For the World Cup, security forces established "no-drone zones" of a three nautical-mile radius and 3,000 feet above ground level around stadiums, unless otherwise authorised by air traffic control. Those who flew drones into restricted airspace faced fines of up to US$100,000, confiscation of equipment, and criminal charges, according to the FBI.

The FBI worked with the Federal Aviation Administration (FAA) to enforce temporary flight restrictions (TFRs), using federally authorized capabilities to detect, track, and assess unauthorized drone activity, with personnel from both agencies deployed full-time to identify drone activity that could threaten aviation safety, critical infrastructure, or publicity safety out or around event venues. Before every flight, drone operators were meant to check for active flight restrictions using an FAA-approved B4UFLY service providers.

Below were the TFRs established for Philadelphia events:

- Within a 3 Nautical Mile Radius (NMR) and up to 3,000 feet above ground level, unless otherwise authorized by ATC, all aircraft operations were prohibited in the vicinity of the Philadelphia Stadium on June 14, 19, 22, 25, 27, and July 4.
- Within a 1 Nautical Mile Radius (NMR) and up to 1,000 feet above ground level, unless otherwise authorized, all UAS operations were prohibited in the vicinity of Lemon Hill Park from June 11 to 30, and July 1 to 19.

Andrew Giuliani, executive director for the White House World Cup Task Force, told The Athletic prior to the tournament that "drones getting above players or fans" was "an emerging threat" that organisers had prepared for long in advance of the World Cup. He said that some who had violated the temporary flight restrictions — underpinned by the Safer Skies Act, which was brought in last year — may have simply been "putting it up to go and take a look at the tailgate... but that obviously takes resources away in case there are potentially evildoers that are doing that."
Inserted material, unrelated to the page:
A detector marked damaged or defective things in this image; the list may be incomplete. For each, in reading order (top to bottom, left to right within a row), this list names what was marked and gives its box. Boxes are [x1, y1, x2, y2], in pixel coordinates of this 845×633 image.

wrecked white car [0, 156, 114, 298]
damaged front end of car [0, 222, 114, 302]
Counter-unmanned aircraft systems (C-UAS) were installed around venues, including at MetLife Stadium, the host of the final. The ‘C-UAS Fly Away Kit’ at MetLife was manufactured by defence company Anduril and comprised a launch box, communication tower, and 360-degree electro-optical/infrared visual detection and camera system.
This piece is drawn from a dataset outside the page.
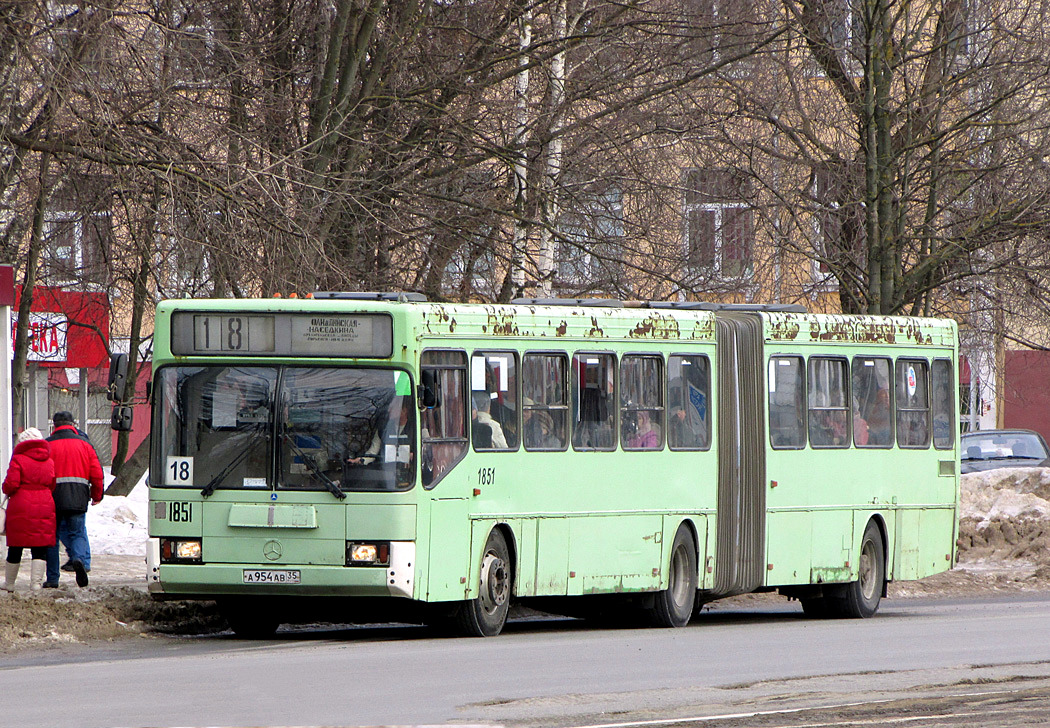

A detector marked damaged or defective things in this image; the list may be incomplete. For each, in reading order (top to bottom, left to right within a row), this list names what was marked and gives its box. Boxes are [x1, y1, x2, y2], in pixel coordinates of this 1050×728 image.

rust patch on bus [625, 313, 684, 340]
peeling paint on bus roof [764, 313, 953, 346]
In another incident, law enforcement officials confiscated over 700 devices nationwide across American host cities, including 95 in Atlanta and 94 in North Texas. The enforcement led to federal criminal charges and civil penalties for operators violating strict temporary flight restrictions, and was also used as a counter measure against piracy streaming services.
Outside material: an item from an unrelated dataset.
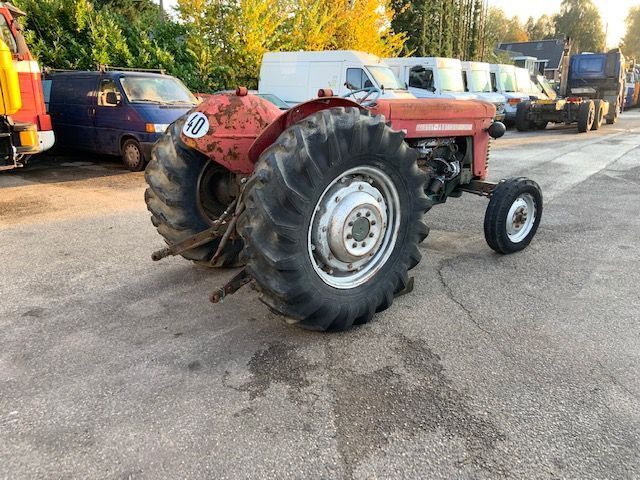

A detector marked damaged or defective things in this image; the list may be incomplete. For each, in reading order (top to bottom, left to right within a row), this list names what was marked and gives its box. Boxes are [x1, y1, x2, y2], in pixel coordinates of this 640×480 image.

cracked asphalt [0, 114, 636, 478]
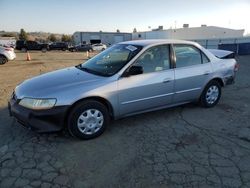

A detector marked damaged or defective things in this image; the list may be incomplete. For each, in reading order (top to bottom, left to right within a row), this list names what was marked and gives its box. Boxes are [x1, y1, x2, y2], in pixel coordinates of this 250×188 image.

cracked asphalt [0, 53, 250, 187]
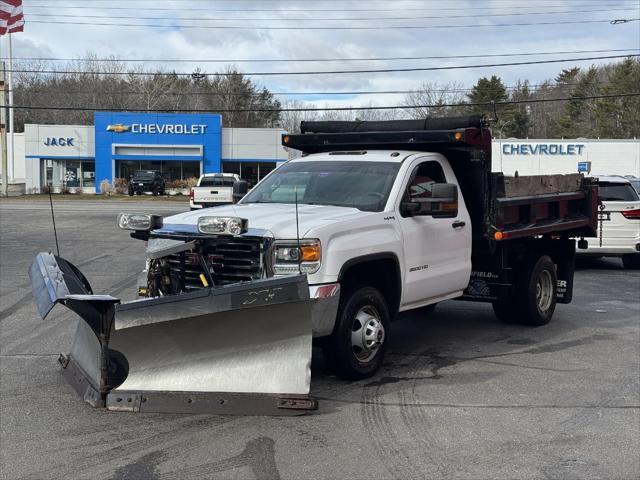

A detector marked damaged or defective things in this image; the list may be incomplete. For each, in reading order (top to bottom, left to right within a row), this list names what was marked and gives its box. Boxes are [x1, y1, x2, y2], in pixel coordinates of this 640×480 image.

== Legacy contribution dispute ==
Following the 2026 FIFA World Cup, several U.S. host cities claimed FIFA had failed to deliver promised $1 million legacy contributions intended for community projects. City officials said FIFA representatives had repeatedly assured them the payments would be made, but no funds had been distributed. The issue sparked criticism over the financial burden placed on host cities, which covered major costs such as security, transportation, and operations while FIFA retained most tournament revenues.